### [Work request]
Since the pictures are not wanted, reproduce only the rest of the records, exactly as given.

Stored data
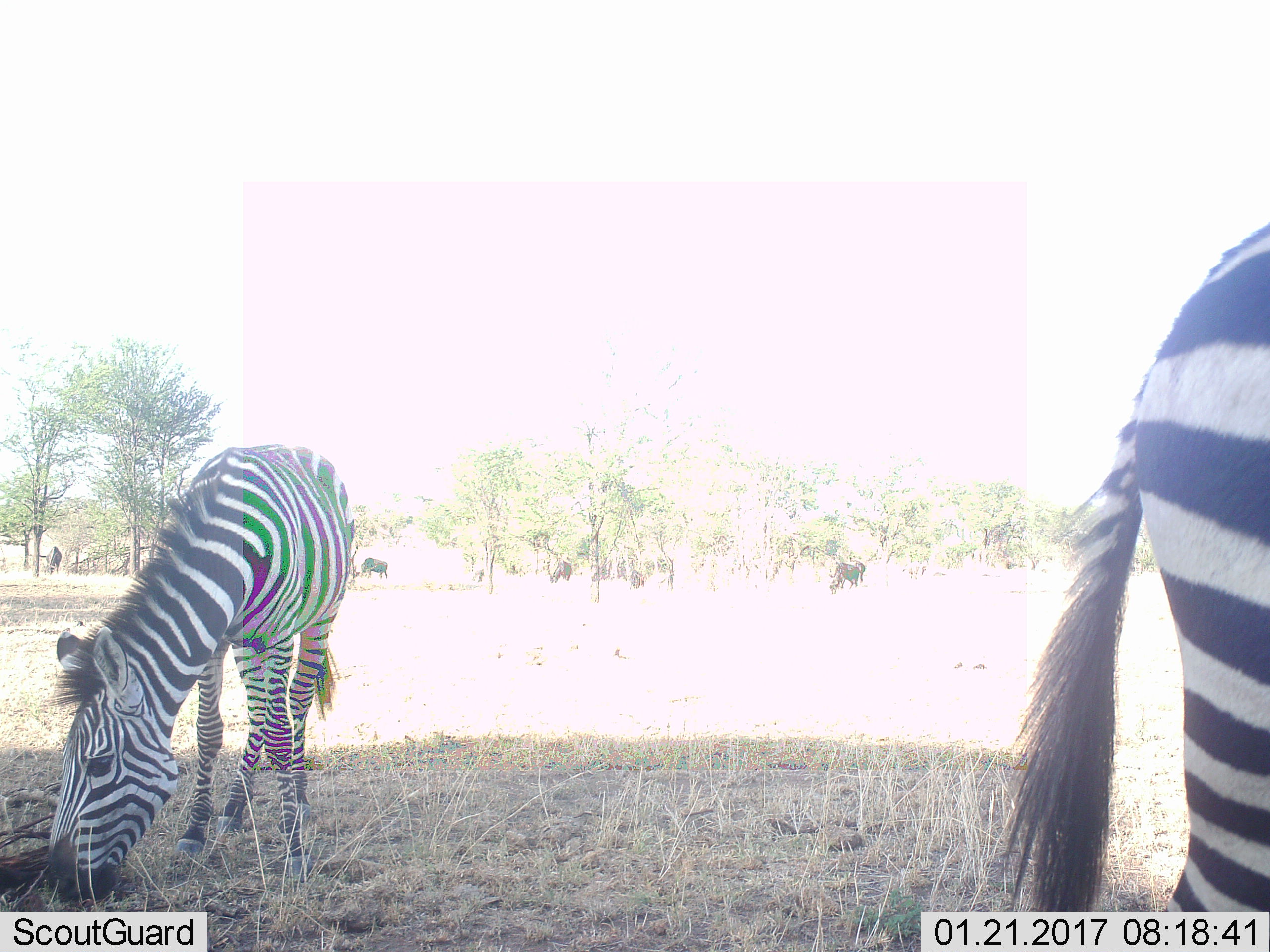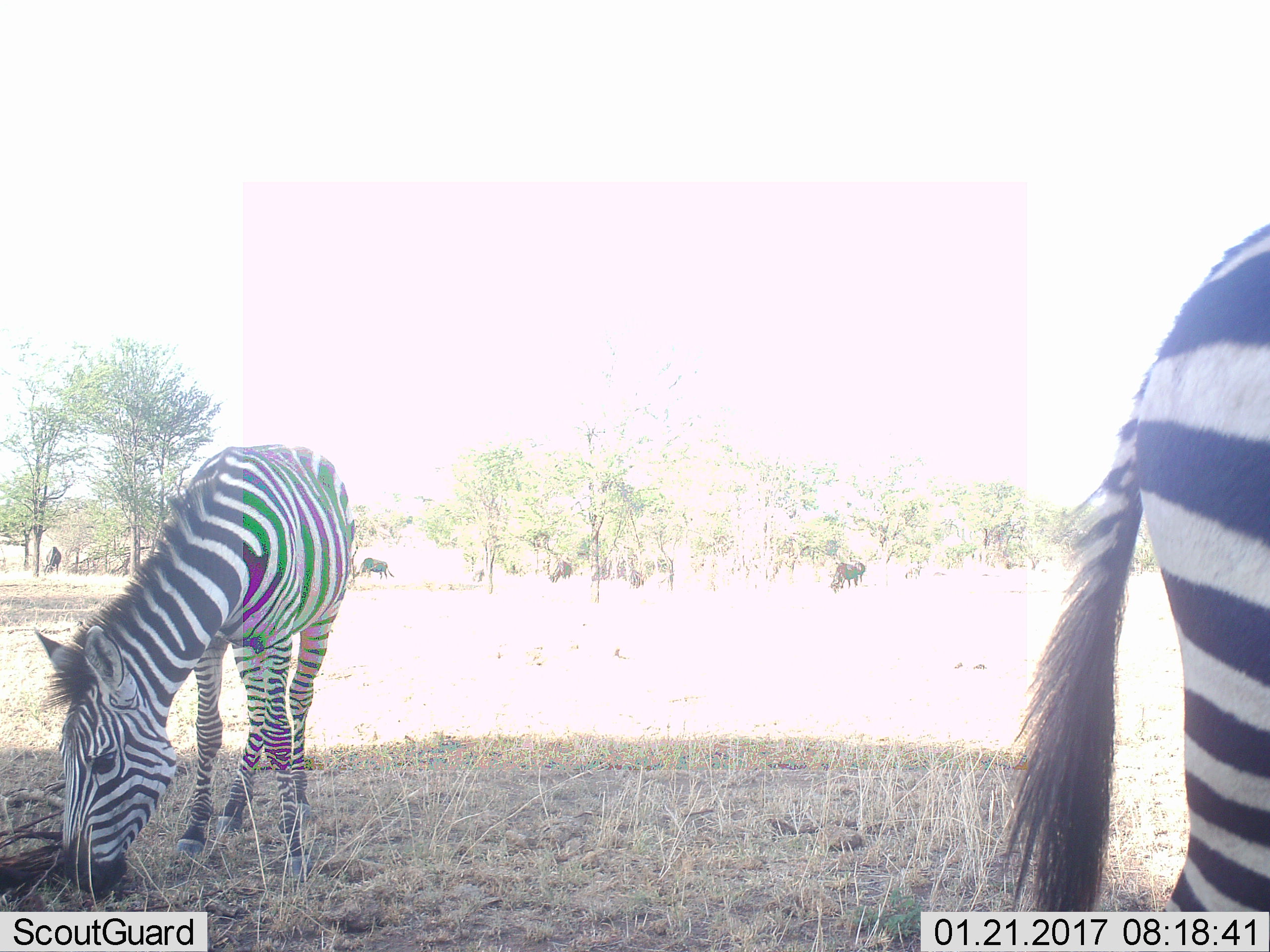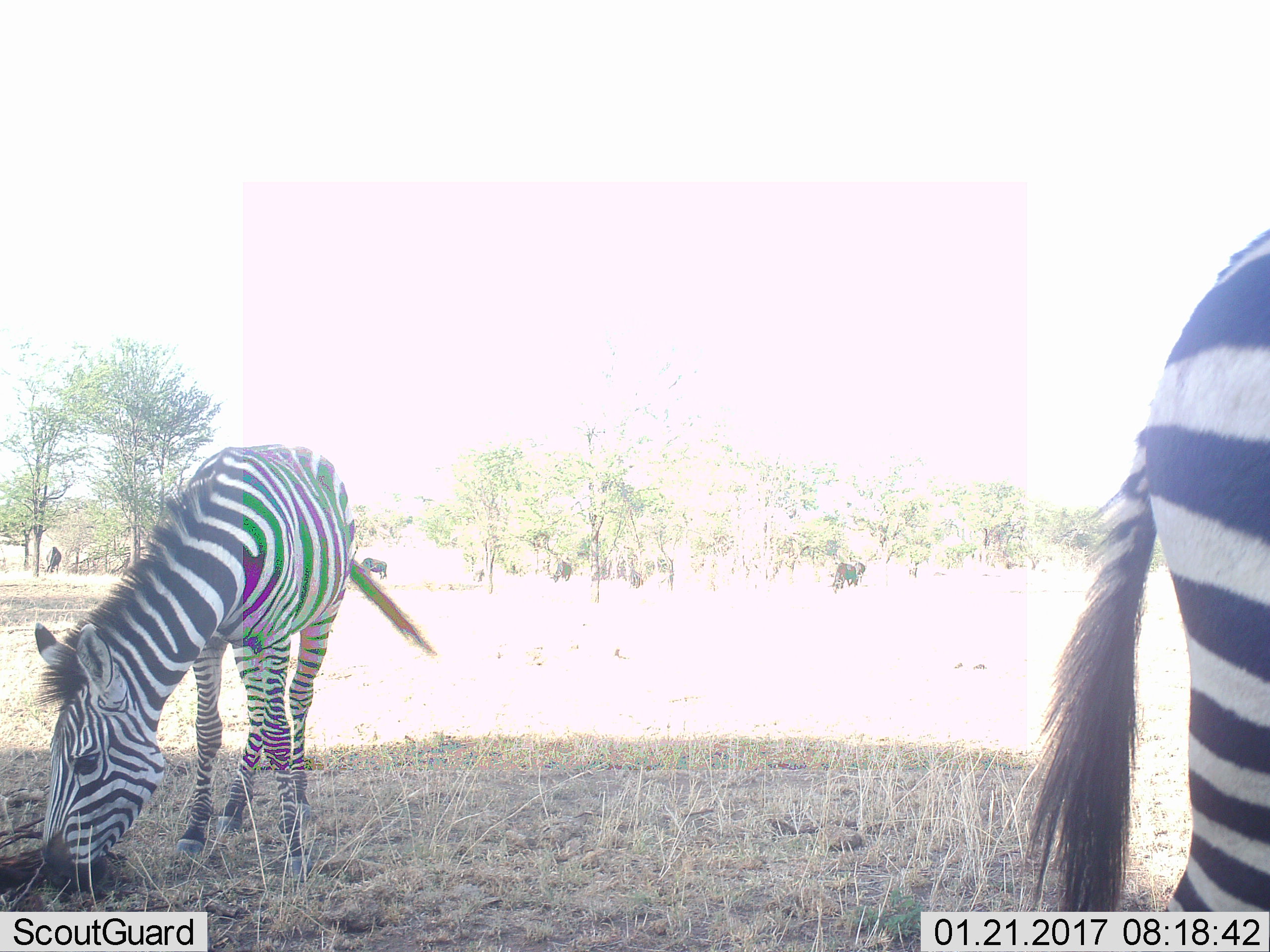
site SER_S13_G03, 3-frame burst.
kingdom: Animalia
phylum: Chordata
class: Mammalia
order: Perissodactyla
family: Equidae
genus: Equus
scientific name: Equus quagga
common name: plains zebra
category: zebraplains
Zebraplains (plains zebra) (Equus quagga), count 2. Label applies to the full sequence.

### [Problem solution]
site SER_S13_G03, 3-frame burst.
kingdom: Animalia
phylum: Chordata
class: Mammalia
order: Perissodactyla
family: Equidae
genus: Equus
scientific name: Equus quagga
common name: plains zebra
category: zebraplains
Zebraplains (plains zebra) (Equus quagga), count 2. Label applies to the full sequence.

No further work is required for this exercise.